The lack of care wasn’t moderated by the fact that I had no out of pocket expenses. I have private health insurance. I pay the Medicare levy. I’m under no illusion that I haven’t already paid for this service and I could care less about out of pocket expenses. I make sacrifices in other areas of my life for the sake of my health.
My broad concern is that universal access to quality medical care is being compromised and that we now have a two tier system where quality is determined by what you can pay. Have we learnt nothing from our allies across the pond?
Over the last decade bulk-billing has rapidly declined. In fact by 2004 only 67.4 per cent of GP consultations were bulk-billed and the lowest rate in the country now is in the ACT where it has fallen to 46.4 per cent. One of the reasons cited is the failure of the Medicare rebate to keep up with inflation.

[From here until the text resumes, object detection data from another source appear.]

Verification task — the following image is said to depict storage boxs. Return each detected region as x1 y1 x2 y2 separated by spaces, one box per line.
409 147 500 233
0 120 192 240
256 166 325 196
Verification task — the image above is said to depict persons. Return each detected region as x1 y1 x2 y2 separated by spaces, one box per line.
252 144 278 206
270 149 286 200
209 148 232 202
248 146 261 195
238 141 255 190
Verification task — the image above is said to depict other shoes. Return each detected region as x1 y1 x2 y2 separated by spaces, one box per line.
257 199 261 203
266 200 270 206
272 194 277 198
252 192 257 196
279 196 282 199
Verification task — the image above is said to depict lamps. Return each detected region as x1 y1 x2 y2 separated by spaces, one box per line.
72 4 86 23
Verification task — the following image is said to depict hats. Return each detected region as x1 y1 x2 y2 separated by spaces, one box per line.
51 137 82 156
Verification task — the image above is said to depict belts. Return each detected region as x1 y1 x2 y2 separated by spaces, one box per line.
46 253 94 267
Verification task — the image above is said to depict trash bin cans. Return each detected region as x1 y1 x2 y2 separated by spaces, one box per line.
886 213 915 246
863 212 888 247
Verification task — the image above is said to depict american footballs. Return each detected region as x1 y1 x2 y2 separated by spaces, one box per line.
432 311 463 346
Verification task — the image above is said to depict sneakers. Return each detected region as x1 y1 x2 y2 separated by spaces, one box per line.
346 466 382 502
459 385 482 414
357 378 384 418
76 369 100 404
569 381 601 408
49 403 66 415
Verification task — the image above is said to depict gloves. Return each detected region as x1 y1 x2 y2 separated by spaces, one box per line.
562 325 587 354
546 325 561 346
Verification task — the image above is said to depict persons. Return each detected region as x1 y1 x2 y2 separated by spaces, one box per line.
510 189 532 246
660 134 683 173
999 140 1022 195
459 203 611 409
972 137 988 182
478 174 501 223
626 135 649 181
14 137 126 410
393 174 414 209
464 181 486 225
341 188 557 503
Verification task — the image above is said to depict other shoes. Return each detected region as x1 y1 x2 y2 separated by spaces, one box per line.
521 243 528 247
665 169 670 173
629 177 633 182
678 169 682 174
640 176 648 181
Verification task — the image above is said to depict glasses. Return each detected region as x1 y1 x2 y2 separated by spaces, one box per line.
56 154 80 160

The key purpose of bulk-billing is to provide economic constraint on medical fees and charges. Medicare, introduced by the Hawke government, was a reincarnation of Whitlam’s Medibank and promised to cover 85 per cent of the cost of seeing a doctor. But as rebates have not risen the $34.90 is now inadequate for a standard doctor’s visit.
If prices are set too low doctors struggle to recover their costs and are potentially forced to lower the quality of service via shorter consultations, less equipment and fewer staff. In turn, limited availability of bulk-billing practices places extra pressure on our public hospitals and emergency departments.
One of the principles of Medicare is Universality. All people have the same rights and entitlements to good quality healthcare. Another is that Access is based on health care needs rather than an individual’s capacity to pay.
So my question is two-fold; do we all have access to good quality healthcare, and has bulk-billing become synonymous with poor quality?